What does that mean?? where that malware come from if there is no file ?how can I protect myself from such malware?
@rancis de lorraine Rehips is better than vs! give it a try! it has an app control which limits the program's actions.even if you run the malware it cant reach cmd, PowerShell or other critical places... because Rehips will alert you.or you can even sandbox the program from the start(like your browser)!but like vs it will not defend you against injections!
If a webpage activates some sort of "plug-in" for functionality, this could lead to exploitation of that plug-in/browser as well.
The malicious shell-code would face issues with modern browsers though; due to code executing under the context of the browser processes by security solutions for various mitigations (if performed by the security solution) and the default built-in sandbox container which is present in Microsoft Edge, and Google Chrome (as two examples).
Anyway, the attacker would need to gain persistence. So they'll likely be looking for exploitation of the registry for code execution, or similar. Since patching binaries on the local system counts touching disk. Otherwise, after the session ends (shutdown) and the system starts back up, exploitation would have to re-occur for the attacker to gain code execution again (e.g. victim visits the malicious web-page again -> exploit the browser again).
That's nothing more than an example though. And it's very unrealistic because of the expertise required. However, try looking into web browser sandboxing/anti-exploit utilities for enhancing protection against such.
Thnks for the explanations.so there is smth but we cant see it.
What if I sandbox browser?! will those attack only come from the browser? can malware magically get to my pc if I don't run anything and sandbox the browser?
Well no because 99.9% of the time user-interaction is always required. How did the exploit deploy in the first place? In the example of a malicious webpage which deploys a zero-day exploit, you still navigated to that malicious web-page, or another web-page which redirected you there. A different example would be software you're using which connects to somewhere, but the destination has been compromised and this may be possibly abused as an attack vector to gain control of the victims machine if it can be done by the attacker - we saw something similar to this with the initial spread of Petya. It didn't deploy a "file-less" attack, however the company providing banking software was compromised and this led to a rogue update which contained malicious software, even though that isn't a "file-less" attack, it might help you understand better.
You can sandbox your browser, it'll improve protection, but it isn't impossible for that to be bypassed as well, hahaha. It's all possible, just extremely unrealistic to happen. Vulnerabilities like this are usually identified by good security researchers and submitted for bug bounty/credits, leading to a patch, before a black-hat identifies it and is capable of exploiting found said vulnerability with malicious intent most of the time.
Malware won't magically arrive on your PC 99.9% of the time. An exception would be a compromised network (e.g. as we already know of Metasploit attacks coming from a compromised Local Area Network, or after port forwarding, etc.). You still have to ask yourself though, how did this happen if you have a properly secured network?
I've seen more fileless malware in the last few months than I care to admit.
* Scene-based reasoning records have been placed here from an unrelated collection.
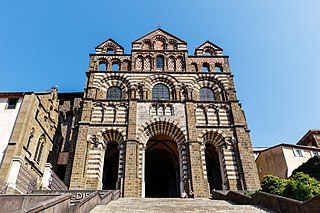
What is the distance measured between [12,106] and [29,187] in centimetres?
645

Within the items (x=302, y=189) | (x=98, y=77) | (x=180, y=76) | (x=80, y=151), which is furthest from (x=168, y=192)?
(x=302, y=189)

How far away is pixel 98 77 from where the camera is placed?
875 inches

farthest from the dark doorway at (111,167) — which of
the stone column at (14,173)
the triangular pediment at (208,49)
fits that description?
the triangular pediment at (208,49)

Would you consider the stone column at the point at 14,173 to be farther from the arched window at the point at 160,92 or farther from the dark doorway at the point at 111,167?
the arched window at the point at 160,92

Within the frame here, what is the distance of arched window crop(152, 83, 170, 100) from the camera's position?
21.7 metres

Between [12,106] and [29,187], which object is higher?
[12,106]

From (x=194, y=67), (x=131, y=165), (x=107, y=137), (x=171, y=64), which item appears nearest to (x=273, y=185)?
(x=131, y=165)

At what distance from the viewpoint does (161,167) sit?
24.2 meters

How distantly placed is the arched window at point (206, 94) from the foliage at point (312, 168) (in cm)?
1061

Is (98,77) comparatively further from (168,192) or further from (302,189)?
(302,189)

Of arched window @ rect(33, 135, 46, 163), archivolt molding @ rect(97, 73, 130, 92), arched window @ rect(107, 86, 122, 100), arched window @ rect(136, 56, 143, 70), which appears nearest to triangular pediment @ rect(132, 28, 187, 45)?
arched window @ rect(136, 56, 143, 70)

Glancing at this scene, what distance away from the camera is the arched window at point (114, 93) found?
21652 millimetres

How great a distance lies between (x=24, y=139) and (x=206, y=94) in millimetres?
15911

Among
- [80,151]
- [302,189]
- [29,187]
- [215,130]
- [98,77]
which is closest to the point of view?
[302,189]
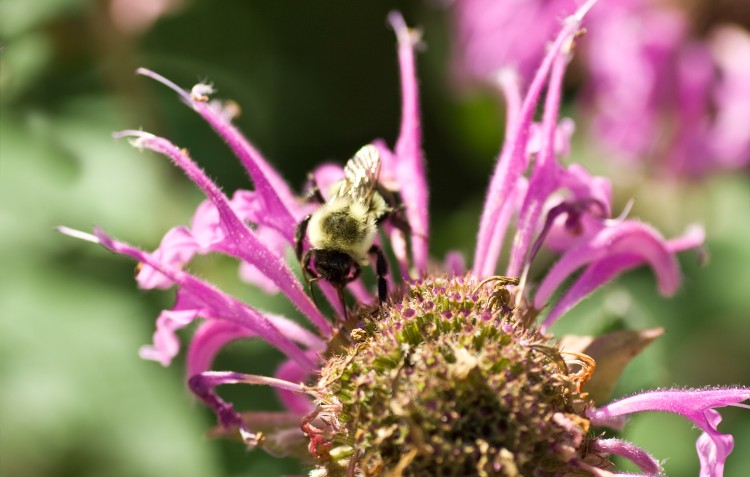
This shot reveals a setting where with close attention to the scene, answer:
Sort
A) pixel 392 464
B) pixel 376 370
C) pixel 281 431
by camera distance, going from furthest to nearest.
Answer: pixel 281 431 → pixel 376 370 → pixel 392 464

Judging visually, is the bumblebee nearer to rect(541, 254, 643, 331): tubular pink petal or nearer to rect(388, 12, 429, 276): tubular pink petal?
rect(388, 12, 429, 276): tubular pink petal

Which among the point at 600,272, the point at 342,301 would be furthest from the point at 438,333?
the point at 600,272

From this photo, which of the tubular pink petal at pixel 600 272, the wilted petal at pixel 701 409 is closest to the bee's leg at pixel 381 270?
the tubular pink petal at pixel 600 272

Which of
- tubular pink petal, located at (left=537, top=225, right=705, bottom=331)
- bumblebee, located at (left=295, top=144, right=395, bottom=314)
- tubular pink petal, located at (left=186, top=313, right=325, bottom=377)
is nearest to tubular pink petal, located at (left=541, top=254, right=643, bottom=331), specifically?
tubular pink petal, located at (left=537, top=225, right=705, bottom=331)

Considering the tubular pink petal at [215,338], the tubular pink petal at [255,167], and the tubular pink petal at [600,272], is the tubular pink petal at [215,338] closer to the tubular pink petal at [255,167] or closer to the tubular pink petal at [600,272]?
the tubular pink petal at [255,167]

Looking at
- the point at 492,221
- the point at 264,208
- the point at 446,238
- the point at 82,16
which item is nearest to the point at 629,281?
the point at 446,238

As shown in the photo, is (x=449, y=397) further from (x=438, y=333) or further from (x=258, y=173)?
(x=258, y=173)

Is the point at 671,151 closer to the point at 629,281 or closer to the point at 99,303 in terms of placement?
the point at 629,281
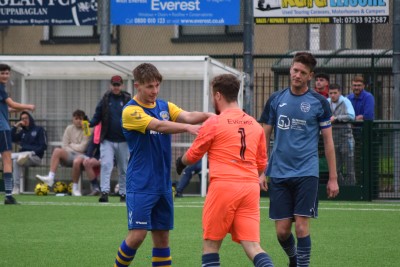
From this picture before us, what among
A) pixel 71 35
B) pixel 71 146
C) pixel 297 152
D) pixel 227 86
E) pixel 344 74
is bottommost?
pixel 71 146

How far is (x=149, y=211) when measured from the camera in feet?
27.5

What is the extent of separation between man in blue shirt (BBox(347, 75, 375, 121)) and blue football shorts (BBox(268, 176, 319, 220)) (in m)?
8.65

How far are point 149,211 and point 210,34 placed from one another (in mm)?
17239

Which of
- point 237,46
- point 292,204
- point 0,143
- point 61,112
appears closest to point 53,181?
point 61,112

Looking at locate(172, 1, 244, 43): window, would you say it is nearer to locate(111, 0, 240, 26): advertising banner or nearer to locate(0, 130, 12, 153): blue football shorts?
locate(111, 0, 240, 26): advertising banner

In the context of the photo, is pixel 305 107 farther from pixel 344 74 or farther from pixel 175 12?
pixel 344 74

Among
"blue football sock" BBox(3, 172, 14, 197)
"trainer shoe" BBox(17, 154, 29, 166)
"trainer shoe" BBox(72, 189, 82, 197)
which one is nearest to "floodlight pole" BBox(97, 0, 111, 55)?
"trainer shoe" BBox(17, 154, 29, 166)

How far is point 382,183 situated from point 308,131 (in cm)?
848

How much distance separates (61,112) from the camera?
19953 mm

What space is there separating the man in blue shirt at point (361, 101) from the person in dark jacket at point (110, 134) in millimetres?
3931

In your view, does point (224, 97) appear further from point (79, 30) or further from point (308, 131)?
point (79, 30)

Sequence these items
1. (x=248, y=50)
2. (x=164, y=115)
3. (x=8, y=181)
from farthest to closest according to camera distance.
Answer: (x=248, y=50) → (x=8, y=181) → (x=164, y=115)

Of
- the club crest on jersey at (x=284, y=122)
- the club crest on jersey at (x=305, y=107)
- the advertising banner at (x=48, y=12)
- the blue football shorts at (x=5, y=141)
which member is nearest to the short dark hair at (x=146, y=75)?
the club crest on jersey at (x=284, y=122)

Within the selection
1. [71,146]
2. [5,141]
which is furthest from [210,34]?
[5,141]
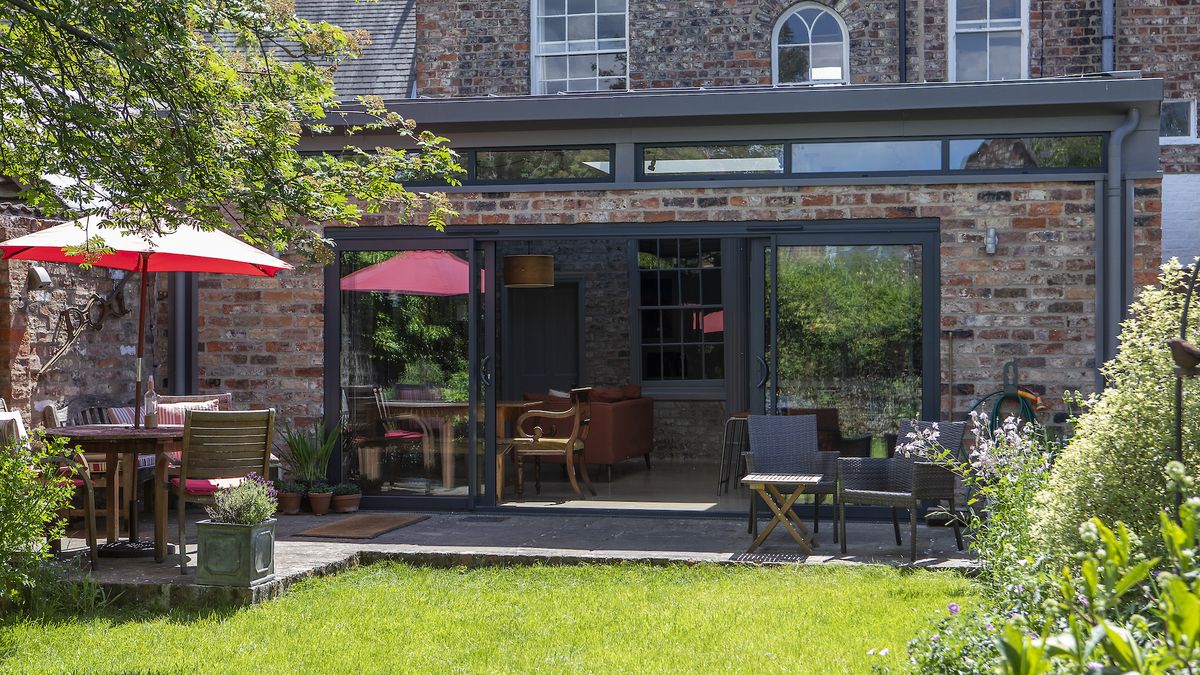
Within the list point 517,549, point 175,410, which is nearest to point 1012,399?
point 517,549

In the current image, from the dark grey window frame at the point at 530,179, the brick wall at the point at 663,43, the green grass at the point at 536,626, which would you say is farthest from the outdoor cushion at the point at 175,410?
the brick wall at the point at 663,43

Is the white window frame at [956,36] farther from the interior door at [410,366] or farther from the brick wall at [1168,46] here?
the interior door at [410,366]

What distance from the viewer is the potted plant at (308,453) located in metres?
8.62

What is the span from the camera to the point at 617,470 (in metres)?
12.0

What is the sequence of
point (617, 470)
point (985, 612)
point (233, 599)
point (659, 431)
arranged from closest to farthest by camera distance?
1. point (985, 612)
2. point (233, 599)
3. point (617, 470)
4. point (659, 431)

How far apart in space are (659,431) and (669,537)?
572 cm

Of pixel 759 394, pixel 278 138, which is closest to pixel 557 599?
pixel 278 138

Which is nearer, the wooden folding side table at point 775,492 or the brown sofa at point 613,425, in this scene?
the wooden folding side table at point 775,492

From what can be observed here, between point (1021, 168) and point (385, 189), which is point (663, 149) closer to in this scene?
point (1021, 168)

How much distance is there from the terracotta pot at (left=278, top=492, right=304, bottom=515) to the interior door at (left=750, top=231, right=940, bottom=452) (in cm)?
337

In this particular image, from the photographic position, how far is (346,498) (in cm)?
863

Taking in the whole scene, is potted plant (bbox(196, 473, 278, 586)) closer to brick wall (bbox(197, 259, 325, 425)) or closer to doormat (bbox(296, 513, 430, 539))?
doormat (bbox(296, 513, 430, 539))

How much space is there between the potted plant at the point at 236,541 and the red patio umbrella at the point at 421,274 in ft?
10.4

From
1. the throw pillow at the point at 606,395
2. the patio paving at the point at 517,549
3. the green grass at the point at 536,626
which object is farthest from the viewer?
the throw pillow at the point at 606,395
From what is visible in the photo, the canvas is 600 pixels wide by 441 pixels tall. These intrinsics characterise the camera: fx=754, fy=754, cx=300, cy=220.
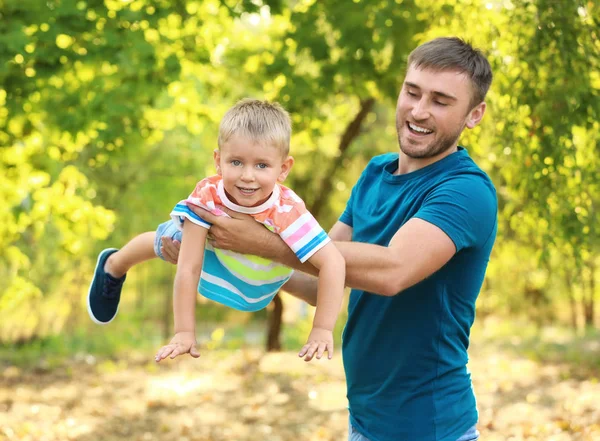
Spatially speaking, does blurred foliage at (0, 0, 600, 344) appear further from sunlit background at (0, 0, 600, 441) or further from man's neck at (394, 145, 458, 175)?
man's neck at (394, 145, 458, 175)

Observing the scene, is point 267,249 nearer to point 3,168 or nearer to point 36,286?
point 3,168

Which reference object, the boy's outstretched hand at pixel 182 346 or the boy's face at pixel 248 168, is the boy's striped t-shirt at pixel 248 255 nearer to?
the boy's face at pixel 248 168

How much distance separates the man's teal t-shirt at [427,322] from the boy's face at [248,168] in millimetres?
456

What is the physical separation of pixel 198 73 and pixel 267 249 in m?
5.99

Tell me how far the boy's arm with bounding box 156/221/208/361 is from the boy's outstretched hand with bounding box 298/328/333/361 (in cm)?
37

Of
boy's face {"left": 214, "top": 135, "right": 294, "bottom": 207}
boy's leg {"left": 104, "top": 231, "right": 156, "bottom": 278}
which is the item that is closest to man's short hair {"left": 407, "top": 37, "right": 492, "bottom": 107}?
boy's face {"left": 214, "top": 135, "right": 294, "bottom": 207}

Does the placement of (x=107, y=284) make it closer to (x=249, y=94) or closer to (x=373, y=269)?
(x=373, y=269)

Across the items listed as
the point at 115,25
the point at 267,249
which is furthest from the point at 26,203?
the point at 267,249

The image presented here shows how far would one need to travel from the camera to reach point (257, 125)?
8.15 ft

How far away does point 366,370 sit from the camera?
9.05 ft

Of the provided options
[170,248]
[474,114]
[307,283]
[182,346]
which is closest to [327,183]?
[307,283]

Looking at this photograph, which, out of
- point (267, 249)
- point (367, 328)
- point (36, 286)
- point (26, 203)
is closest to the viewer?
point (267, 249)

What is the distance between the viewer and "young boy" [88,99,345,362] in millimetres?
2479

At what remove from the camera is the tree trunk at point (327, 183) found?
8422 mm
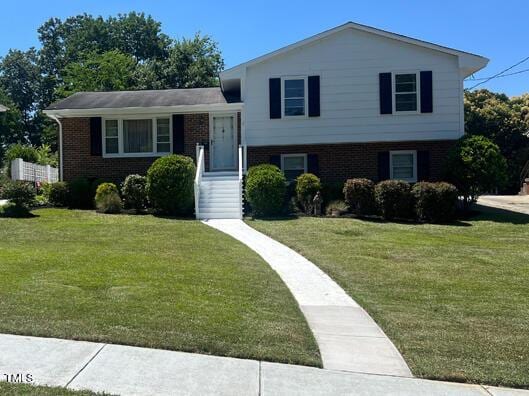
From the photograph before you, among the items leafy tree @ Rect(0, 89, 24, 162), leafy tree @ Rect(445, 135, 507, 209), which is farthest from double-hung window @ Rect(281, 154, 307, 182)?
leafy tree @ Rect(0, 89, 24, 162)

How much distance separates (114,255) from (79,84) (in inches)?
1448

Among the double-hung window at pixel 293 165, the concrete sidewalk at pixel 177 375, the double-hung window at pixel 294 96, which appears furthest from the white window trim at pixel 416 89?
the concrete sidewalk at pixel 177 375

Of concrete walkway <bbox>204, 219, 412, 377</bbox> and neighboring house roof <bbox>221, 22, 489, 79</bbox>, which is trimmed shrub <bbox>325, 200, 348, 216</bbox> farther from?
concrete walkway <bbox>204, 219, 412, 377</bbox>

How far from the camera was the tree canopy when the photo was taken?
141ft

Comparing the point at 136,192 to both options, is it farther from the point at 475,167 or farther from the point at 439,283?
the point at 439,283

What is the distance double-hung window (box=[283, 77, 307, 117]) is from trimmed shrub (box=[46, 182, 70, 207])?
8399 millimetres

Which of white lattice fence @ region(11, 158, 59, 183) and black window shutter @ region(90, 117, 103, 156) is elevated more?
black window shutter @ region(90, 117, 103, 156)

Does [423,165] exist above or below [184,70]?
below

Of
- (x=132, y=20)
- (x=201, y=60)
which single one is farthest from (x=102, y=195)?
(x=132, y=20)

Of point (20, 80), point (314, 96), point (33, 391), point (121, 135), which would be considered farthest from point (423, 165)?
point (20, 80)

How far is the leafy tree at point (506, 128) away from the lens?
37406 mm

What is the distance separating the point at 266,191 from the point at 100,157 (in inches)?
301

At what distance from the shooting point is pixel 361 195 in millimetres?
17094

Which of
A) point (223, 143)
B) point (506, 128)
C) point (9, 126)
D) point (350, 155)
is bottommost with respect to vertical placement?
point (350, 155)
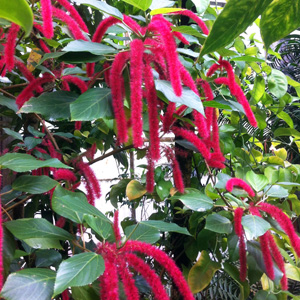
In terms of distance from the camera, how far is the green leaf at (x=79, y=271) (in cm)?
36

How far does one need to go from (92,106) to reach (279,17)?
0.39 metres

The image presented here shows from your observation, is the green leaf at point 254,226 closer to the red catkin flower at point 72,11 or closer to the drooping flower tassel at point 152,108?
the drooping flower tassel at point 152,108

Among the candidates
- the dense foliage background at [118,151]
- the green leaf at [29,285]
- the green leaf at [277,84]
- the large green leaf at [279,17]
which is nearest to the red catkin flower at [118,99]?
the dense foliage background at [118,151]

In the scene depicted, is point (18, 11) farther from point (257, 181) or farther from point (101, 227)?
point (257, 181)

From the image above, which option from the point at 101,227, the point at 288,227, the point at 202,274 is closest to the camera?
the point at 101,227

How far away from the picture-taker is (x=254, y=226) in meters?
0.57

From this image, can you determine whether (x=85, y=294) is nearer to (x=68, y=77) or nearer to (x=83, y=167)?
(x=83, y=167)

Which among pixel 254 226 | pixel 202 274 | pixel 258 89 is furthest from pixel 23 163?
pixel 258 89

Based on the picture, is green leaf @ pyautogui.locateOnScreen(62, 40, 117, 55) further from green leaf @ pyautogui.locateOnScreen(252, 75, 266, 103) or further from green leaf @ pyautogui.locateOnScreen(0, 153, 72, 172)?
green leaf @ pyautogui.locateOnScreen(252, 75, 266, 103)

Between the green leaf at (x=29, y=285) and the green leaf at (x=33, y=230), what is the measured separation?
0.16ft

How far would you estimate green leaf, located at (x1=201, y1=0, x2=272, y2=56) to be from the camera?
14 centimetres

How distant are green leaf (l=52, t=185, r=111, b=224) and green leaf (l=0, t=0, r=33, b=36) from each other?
11.0 inches

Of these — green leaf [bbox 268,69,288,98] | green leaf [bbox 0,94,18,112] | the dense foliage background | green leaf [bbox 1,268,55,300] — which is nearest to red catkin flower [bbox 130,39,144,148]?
the dense foliage background

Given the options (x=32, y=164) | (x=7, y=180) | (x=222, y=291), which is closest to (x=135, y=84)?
(x=32, y=164)
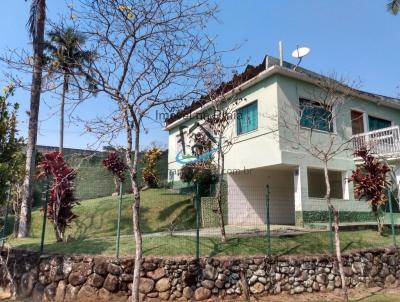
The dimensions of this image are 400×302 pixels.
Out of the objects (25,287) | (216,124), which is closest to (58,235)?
(25,287)

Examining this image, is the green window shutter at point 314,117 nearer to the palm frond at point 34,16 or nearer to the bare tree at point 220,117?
the bare tree at point 220,117

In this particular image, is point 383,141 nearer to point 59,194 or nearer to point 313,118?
point 313,118

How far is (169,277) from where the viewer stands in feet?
28.2

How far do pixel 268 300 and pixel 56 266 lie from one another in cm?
498

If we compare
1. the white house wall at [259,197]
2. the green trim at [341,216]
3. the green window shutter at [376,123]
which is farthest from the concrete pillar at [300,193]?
the green window shutter at [376,123]

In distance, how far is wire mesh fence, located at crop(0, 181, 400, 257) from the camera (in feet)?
32.4

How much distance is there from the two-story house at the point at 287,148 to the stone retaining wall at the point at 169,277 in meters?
5.44

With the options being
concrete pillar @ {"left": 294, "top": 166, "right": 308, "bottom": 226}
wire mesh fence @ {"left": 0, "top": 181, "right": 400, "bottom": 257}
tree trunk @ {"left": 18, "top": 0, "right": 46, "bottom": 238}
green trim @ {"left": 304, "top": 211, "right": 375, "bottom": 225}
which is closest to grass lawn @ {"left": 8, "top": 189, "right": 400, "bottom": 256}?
wire mesh fence @ {"left": 0, "top": 181, "right": 400, "bottom": 257}

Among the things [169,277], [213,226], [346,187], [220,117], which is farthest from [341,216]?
[169,277]

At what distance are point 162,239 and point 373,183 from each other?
780 centimetres

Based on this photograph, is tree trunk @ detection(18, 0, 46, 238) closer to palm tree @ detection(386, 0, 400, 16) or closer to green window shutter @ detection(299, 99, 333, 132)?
green window shutter @ detection(299, 99, 333, 132)

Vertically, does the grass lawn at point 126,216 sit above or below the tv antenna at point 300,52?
below

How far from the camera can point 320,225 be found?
14.2m

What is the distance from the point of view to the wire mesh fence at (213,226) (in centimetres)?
988
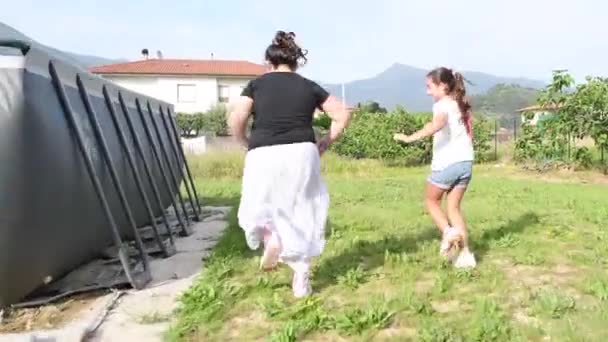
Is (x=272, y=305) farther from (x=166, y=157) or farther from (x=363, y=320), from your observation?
(x=166, y=157)

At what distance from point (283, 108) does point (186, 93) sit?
47165 millimetres

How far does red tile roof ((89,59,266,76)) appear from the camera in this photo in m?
49.9

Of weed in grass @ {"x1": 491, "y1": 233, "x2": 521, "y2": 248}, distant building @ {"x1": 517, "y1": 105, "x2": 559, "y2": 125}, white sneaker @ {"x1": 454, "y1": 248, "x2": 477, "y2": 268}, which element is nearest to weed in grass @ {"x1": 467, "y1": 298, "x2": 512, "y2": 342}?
white sneaker @ {"x1": 454, "y1": 248, "x2": 477, "y2": 268}

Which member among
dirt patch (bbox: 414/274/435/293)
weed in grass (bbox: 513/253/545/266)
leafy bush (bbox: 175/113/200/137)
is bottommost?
leafy bush (bbox: 175/113/200/137)

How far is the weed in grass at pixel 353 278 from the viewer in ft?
15.0

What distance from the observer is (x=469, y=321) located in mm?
3703

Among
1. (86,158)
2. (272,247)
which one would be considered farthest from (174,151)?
(272,247)

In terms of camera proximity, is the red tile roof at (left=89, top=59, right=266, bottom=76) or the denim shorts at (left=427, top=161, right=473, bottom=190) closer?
the denim shorts at (left=427, top=161, right=473, bottom=190)

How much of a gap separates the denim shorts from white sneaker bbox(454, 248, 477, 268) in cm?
51

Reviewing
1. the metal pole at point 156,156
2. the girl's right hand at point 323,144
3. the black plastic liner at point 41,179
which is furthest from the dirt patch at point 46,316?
the metal pole at point 156,156

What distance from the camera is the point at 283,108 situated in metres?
4.16

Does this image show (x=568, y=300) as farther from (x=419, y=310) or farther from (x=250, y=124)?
(x=250, y=124)

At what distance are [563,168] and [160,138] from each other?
1231cm

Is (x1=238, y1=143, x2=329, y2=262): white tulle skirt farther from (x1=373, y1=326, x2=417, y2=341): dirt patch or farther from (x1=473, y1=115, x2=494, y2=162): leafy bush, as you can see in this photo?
(x1=473, y1=115, x2=494, y2=162): leafy bush
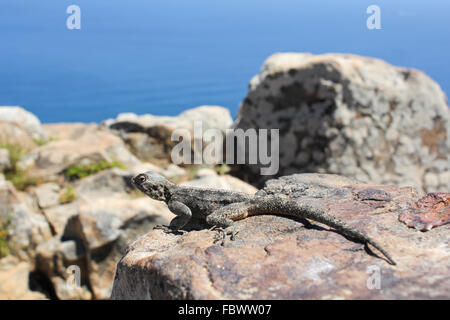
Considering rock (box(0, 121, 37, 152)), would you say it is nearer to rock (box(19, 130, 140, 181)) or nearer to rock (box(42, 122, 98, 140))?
rock (box(19, 130, 140, 181))

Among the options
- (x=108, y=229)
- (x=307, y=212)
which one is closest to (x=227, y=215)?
(x=307, y=212)

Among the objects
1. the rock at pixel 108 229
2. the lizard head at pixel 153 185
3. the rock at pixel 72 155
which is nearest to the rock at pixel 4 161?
the rock at pixel 72 155

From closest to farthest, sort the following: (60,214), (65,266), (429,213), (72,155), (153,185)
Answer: (429,213)
(153,185)
(65,266)
(60,214)
(72,155)

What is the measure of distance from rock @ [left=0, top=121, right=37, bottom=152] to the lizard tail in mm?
8636

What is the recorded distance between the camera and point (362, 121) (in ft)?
32.5

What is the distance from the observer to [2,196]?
9.04 meters

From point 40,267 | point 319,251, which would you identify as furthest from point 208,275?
point 40,267

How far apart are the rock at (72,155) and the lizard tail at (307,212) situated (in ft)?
23.4

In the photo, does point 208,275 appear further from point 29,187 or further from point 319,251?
point 29,187

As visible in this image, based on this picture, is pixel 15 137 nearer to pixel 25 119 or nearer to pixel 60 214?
pixel 25 119

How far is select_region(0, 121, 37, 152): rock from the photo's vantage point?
11297 millimetres

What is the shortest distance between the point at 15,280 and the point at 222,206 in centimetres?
575

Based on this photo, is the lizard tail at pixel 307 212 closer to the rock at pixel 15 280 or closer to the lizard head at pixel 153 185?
the lizard head at pixel 153 185

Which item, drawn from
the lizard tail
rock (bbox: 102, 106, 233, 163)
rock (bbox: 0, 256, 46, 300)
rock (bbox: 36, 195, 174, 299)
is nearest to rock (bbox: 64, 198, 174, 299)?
rock (bbox: 36, 195, 174, 299)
It's frightening.
Especially when products known to be good against exploits and zero days like Symantec/Norton can't even seem to cope with fileless malware. Trend Micro Office Scan, we've found the same thing. The good thing is, layered security often prevents the occurrences of it - layered as in a good UTM on the gateway, a good AV on the endpoint, then possibly some lockdowns. Malware isn't my specialty, but lately it's sort of frightening out there.